There are some limitations of this study: first, the results are based on a single plasma sample, which may affect accuracy due to mishandling during sampling, and multiple samples are needed to ensure reliable results. Second, as a baseline cross-sectional study of a lung cancer screening cohort, it only revealed the association between smoking and PNs and did not address causality. Third, the study only measured three nicotine and its metabolites in plasma, which is not comprehensive enough to explore the exposure to tobacco smoke, multiple related substances in blood could be measured subsequently.

5. Conclusion

Results of this study indicate that the assessment of active smoking status based on actual plasma Cot levels is in better agreement with self-reported information, while passive smoking status assessment based on Cot was less consistent with self-report, which provides a reference for subsequent studies based on data related to this cohort. In addition, we used three measured substances (Nic, OHCot and Cot) and three combined metrics (TNE2, TNE3 and NMR) to reflect the true smoking dose of an individual and to explore the association with PNs. The results found that smoking was positively associated with the risk of developing PNs and that there was a significant positive effect of the mixed effect of OHCot, Cot and Nic in the QgC model on PNs. Our study provides clues to the relationship between tobacco smoke exposure and PNs, the mechanism of which needs to be further investigated.

Funding Statement

This study was supported by the project of Special Foundation for Science and Technology Development of Central Government Guiding Locals (202007d07050008) and the Scientific Research Project for Health Commission of Anhui Province (AHWJ2021a026).

Supplemental material

Supplemental data for this article can be accessed at https://doi.org/10.1080/17520363.2024.2422809

Financial disclosure

This study was supported by the project of Special Foundation for Science and Technology Development of Central Government Guiding Locals (202007d07050008) and the Scientific Research Project for Health Commission of Anhui Province (AHWJ2021a026). The authors have no other relevant affiliations or financial involvement with any organization or entity with a financial interest in or financial conflict with the subject matter or materials discussed in the manuscript apart from those disclosed.

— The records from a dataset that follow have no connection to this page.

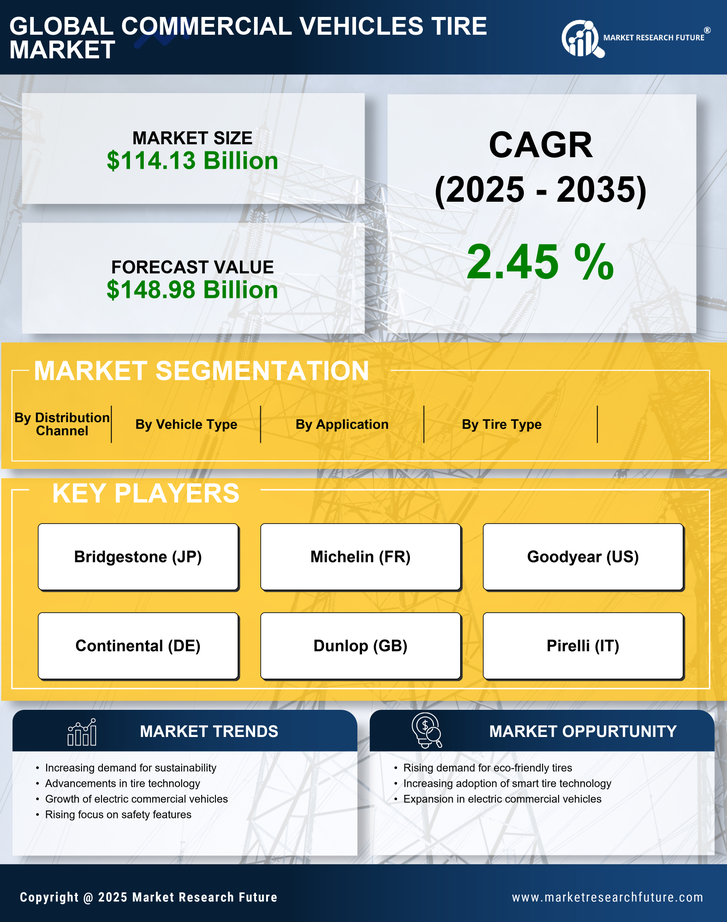 GLOBAL COMMERCIAL VEHICLES TIRE MARKET

MARKET RESEARCH FUTURE®

MARKET SIZE
$114.13 Billion

FORECAST VALUE
$148.98 Billion

CAGR
(2025 - 2035)

2.45 %

MARKET SEGMENTATION

By Distribution Channel

By Vehicle Type

By Application

By Tire Type

KEY PLAYERS

Bridgestone (JP)

Michelin (FR)

Goodyear (US)

Continental (DE)

Dunlop (GB)

Pirelli (IT)

MARKET TRENDS

• Increasing demand for sustainability
• Advancements in tire technology
• Growth of electric commercial vehicles
• Rising focus on safety features

MARKET OPPURTUNITY

• Rising demand for eco-friendly tires
• Increasing adoption of smart tire technology
• Expansion in electric commercial vehicles

Copyright @ 2025 Market Research Future

www.marketresearchfuture.com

Competing interests disclosure

The authors have no competing interests or relevant affiliations with any organization or entity with the subject matter or materials discussed in the manuscript. This includes employment, consultancies, stock ownership or options and expert testimony.

Writing disclosure

No writing assistance was utilized in the production of this manuscript.

Ethical conduct of research

The authors state that they have obtained appropriate institutional review board approval (Ma'anshan Center for Disease Control and Prevention [Approval No. 2020001]) and/or have followed the principles outlined in the Declaration of Helsinki for all human or animal experimental investigations. In addition, for investigations involving human subjects, informed consent has been obtained from the participants involved.